The Polish Ministry of Energy and Polskie Sieci Elektroenergetyczne (PSE) have prepared draft legislative initiatives that will increase the resilience of the National Power System to disruptions and failures.
In September, they will be included in the list of works of the Council of Ministers. The changes include, among others, the Energy Law, the Cybersecurity Law, and the Public Procurement Law.
The initiative is a response to events in the Iberian Peninsula, where one of the largest blackouts in Europe occurred on April 28. This failure demonstrated the vulnerability of modern society to disruptions in the electricity supply.
A report by the European Network of Transmission System Operators for Electricity (ENTSO-E) on the causes and course of the disruption will be published in October. However, the available data has allowed conclusions to be drawn, on the basis of which PSE and the Ministry of Energy are preparing proposals for regulatory changes to increase the resilience of the system as part of the so-called anti-blackout package.
“The anti-blackout package is a set of legal changes that will allow us to better protect the power system against failures and cyberattacks. It is our duty to provide Polish families with a sense of security and certainty that energy will flow to households regardless of unforeseen events. With the solutions we are proposing, we want to minimize the risk of events in Poland that have occurred in Spain or Portugal ,” emphasized Minister of Energy Miłosz Motyka.
– We are working on a comprehensive package of laws that will help build long-term energy security for the country. Our priority is to provide citizens and the economy with reliable energy supplies that are resistant to all crises and disruptions. Thanks to these measures, we are strengthening the foundations of our energy sovereignty and paving the way for further sustainable development – said Secretary of State at the Ministry of Energy, Government Plenipotentiary for Strategic Energy Infrastructure Wojciech Wrochna.
– The blackout in Spain and Portugal showed that even a strong system is vulnerable to disruptions, and that restoring it to normal operation can take more than a dozen hours. As an operator, we have presented recommendations for measures that will increase our resilience. This is essential for the security of the economy and society – said PSE President Grzegorz Onichimowski.
The package consists of six areas:
System management: strengthening incentives for market participants to better align electricity production with the current needs of the system, standardizing obligations to report work plans for installations connected to the grid, increasing the number of entities that will be required to participate in the balancing market (by lowering the threshold for the size of obligated installations).
Local content: introducing regulations on the use of a specified share of locally manufactured ICT equipment and solutions in public procurement in the field of electricity.

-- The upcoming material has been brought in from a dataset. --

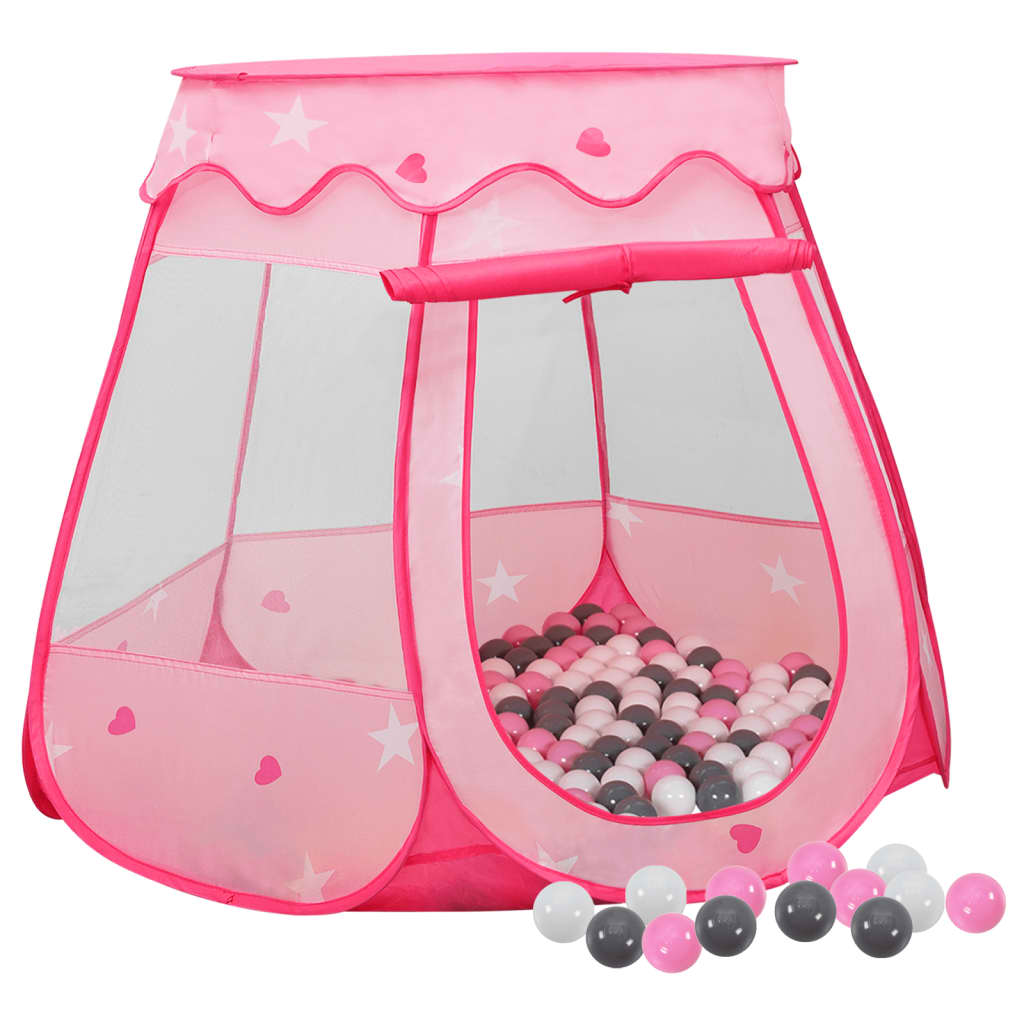 Children's play tent with 250 balls pink 102x102x82 cm
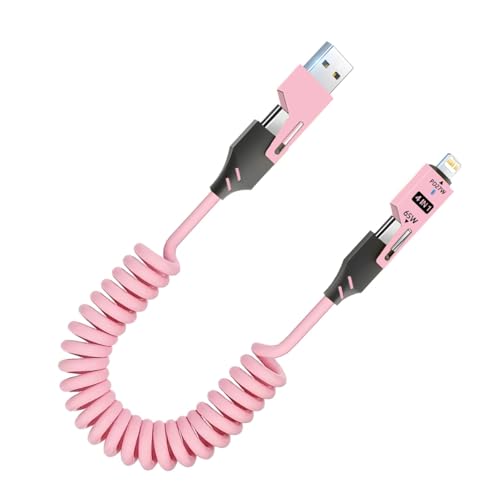 Image of 4-in-1 Fast Charging Cable 65W - USB & Type-C to Type-C /L Multi-Device Spring Coiled Charging Cable - Universal High-Speed Data Cable for iPhone, Android, iPad, Laptop & More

Cybersecurity: introduction of certification requirements for devices connected to the grid, obligation to subject large installations and the entities managing them to constant cybersecurity supervision, minimization of the vulnerability of devices connected to the National Power System to cyberattacks (security by design).
Operator independence: strengthening the supervision of the government representative for strategic energy infrastructure over the development of the national power grid and operational processes.
Grid connections: shaping the connection process in such a way as to support the development of technologies consistent with the state’s energy policy and the principle of effective management of public funds.
Prosumers: streamlining the rules for connecting prosumers to the grid, ensuring that operators have full knowledge of the operation of prosumer installations and the possibilities for managing them.